Beijing’s conflicting goals are raising concerns that leaders might put off changes needed to reinvigorate a cooling economy that faces surging debt and trade tensions with Washington and Europe.
“There is no grand vision. There are parallel goals that are competing with each other,” said Andrew Polk, an economist at Trivium/China, a research firm in Beijing. “We are not sure which ones are going to win out at a given moment.”
No major policy changes are expected out of the twice-a-decade party congress that is due to re-appoint Xi as general secretary.
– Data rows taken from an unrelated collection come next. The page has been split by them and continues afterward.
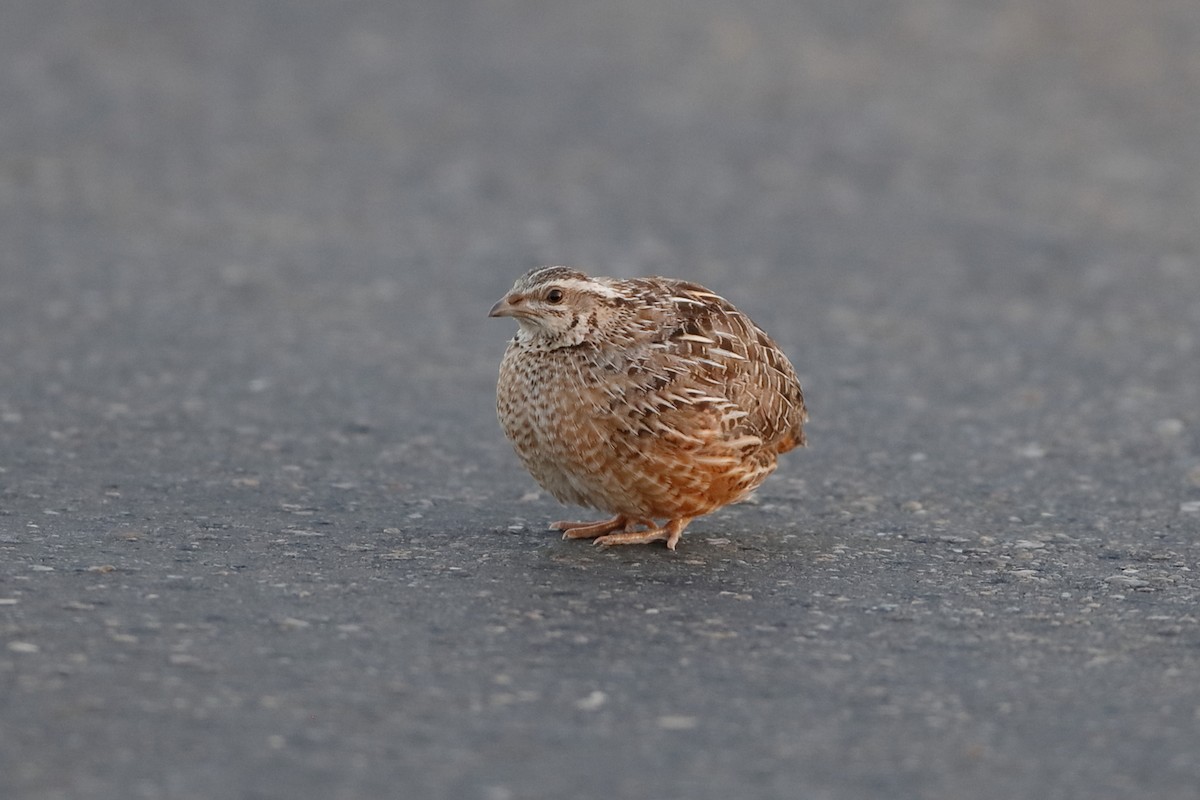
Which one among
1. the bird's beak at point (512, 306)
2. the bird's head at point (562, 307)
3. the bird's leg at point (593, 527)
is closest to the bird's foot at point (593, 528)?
the bird's leg at point (593, 527)

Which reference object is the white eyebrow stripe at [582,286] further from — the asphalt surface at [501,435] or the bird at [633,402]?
the asphalt surface at [501,435]

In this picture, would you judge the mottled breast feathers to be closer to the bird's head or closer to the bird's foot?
the bird's head

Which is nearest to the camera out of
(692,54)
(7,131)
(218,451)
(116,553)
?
(116,553)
The party also will name a Standing Committee, the country’s ruling inner circle of power, in preparation for installing a new government in early 2018.
The impact of those choices, by creating jobs and business opportunities or dragging on economic activity, will take time to filter down to ordinary Chinese.
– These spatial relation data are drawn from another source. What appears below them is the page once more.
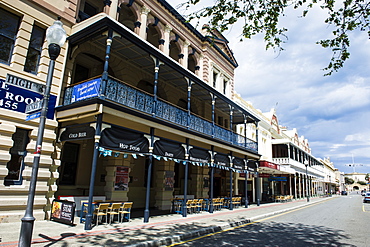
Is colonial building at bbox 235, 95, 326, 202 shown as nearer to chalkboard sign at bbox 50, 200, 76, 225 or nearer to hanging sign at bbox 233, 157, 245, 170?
hanging sign at bbox 233, 157, 245, 170

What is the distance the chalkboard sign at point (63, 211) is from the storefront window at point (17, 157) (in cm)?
165

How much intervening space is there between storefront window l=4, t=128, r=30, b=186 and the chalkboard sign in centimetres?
165

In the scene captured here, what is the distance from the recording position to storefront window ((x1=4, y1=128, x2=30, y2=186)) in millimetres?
9547

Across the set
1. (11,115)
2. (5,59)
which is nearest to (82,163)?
(11,115)

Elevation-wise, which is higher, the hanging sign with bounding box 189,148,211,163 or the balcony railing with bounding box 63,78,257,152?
the balcony railing with bounding box 63,78,257,152

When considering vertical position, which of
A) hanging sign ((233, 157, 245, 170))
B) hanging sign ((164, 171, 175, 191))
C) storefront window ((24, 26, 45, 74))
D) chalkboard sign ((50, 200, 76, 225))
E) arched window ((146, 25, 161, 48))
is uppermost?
arched window ((146, 25, 161, 48))

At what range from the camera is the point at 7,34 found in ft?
32.8

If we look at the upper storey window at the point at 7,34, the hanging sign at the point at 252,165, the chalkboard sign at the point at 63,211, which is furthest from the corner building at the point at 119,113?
the chalkboard sign at the point at 63,211

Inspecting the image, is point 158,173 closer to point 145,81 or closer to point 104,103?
point 145,81

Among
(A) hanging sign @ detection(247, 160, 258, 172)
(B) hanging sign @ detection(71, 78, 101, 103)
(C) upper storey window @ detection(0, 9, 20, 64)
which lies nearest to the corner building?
(B) hanging sign @ detection(71, 78, 101, 103)

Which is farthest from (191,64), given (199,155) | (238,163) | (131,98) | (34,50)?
(34,50)

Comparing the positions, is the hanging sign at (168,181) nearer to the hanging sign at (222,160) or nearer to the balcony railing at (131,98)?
the hanging sign at (222,160)

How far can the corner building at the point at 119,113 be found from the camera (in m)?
9.99

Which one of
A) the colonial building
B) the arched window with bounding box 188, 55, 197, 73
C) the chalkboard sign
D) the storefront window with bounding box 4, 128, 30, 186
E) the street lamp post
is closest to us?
the street lamp post
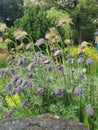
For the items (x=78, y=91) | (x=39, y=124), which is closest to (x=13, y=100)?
(x=78, y=91)

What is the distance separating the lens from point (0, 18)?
39.3 meters

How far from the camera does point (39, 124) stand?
3.47 meters

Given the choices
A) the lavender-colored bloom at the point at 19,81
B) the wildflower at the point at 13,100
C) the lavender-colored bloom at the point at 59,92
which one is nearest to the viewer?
the lavender-colored bloom at the point at 59,92

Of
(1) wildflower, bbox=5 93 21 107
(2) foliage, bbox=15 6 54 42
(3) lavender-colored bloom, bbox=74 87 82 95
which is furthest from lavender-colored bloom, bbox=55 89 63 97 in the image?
(2) foliage, bbox=15 6 54 42

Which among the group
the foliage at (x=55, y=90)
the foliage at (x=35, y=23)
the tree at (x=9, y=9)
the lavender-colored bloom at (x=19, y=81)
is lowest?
the tree at (x=9, y=9)

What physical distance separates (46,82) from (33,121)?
201cm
At the opening of the congress Wednesday, Xi repeated official promises to support entrepreneurs and give market forces a “decisive role” but affirmed the dominance of state-owned industry.
“There must be no irresolution about working to consolidate and develop the public sector,” said Xi in a nationally televised address.
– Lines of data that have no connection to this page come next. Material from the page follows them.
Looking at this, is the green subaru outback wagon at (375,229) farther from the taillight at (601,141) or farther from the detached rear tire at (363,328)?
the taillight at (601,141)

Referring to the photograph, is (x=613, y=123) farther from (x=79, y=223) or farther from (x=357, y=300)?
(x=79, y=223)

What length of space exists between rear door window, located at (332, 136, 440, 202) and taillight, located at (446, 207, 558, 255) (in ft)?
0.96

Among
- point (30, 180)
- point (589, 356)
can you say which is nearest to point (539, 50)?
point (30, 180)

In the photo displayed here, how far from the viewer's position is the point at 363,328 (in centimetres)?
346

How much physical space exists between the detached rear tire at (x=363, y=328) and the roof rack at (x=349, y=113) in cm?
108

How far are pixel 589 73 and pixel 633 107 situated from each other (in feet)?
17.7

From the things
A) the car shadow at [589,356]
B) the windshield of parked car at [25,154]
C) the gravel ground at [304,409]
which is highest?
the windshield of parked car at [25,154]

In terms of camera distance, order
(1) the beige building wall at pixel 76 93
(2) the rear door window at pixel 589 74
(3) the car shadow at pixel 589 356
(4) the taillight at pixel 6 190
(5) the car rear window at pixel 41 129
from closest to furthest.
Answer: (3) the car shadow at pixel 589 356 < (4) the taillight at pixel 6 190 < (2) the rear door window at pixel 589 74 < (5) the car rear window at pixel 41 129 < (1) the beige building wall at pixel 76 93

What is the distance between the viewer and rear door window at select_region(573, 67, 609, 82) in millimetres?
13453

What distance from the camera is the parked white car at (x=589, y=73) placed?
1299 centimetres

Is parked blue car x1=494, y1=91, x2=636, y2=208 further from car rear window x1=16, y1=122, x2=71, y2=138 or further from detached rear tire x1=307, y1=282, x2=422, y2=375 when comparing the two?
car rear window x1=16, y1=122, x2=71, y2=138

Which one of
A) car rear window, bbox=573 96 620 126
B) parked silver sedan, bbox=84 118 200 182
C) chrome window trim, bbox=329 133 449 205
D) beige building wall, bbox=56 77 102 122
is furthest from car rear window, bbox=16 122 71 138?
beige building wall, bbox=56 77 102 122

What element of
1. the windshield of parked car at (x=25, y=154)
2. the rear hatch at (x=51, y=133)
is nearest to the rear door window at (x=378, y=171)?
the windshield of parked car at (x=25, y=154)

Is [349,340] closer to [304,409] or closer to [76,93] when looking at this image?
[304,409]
Data released Thursday showed economic growth stayed relatively stable in the quarter ending in September, buoyed by strength in consumer spending and exports. Output rose 6.8 percent, down marginally from the previous quarter’s 6.9 percent.
Investors are watching the congress for signs of where the party wants to go and how fast. A key indicator will be which posts go to Xi allies seen as reformers with the personal authority to overcome opposition from party or state industry factions that might lose influence.
One closely watched figure is Wang Qishan, a vice premier and respected problem-solver who oversaw China’s response to SARS and at age 69 is obliged by party tradition to leave the seven-person Standing Committee. If he stays in a leadership post, analysts say that would suggest Xi wants his help to carry out painful changes.
Reform advocates complain that since Xi took power in 2012, the leadership has dragged its feet on fulfilling promises to tackle debt that has soared to dangerous levels, curb the dominance of state industry and give a bigger role to entrepreneurs who create China’s new jobs and wealth.
Instead, Xi focused on an anti-corruption campaign and tightened political control, detained activist lawyers and stepped up internet censorship.
Foreign industry groups complain China is moving too slowly on promises to shrink state-owned steel and aluminum producers they accuse of threatening jobs by flooding global markets with low-cost exports.
“Generally speaking, there has been no major progress in economic reform,” said Sheng Hong, director of the Unirule Institute, an independent economic research group in Beijing.
Regulators closed Unirule’s website and social media accounts in a crackdown in January on liberal voices.
The party’s internal conflict is reflected in a 2013 declaration that promised for the first time to give market forces the “decisive role” but also vowed the party would intensify its control of state industry. Private sector analysts say this appears to be aimed at rooting out corruption and waste.
This year, some foreign companies say the party, which already has cells in all enterprises and controls agencies that regulate them, is trying to expand its authority further by asking for a formal voice in commercial decisions.
Some 32 mainland companies with shares traded in Hong Kong have proposed changes to their legal structure to make the party an adviser to their board. Financial commentators complain this might hurt shareholders.
“This is potentially a huge problem,” said the German ambassador to China, Michael Clauss. “Many foreign companies are very alarmed.”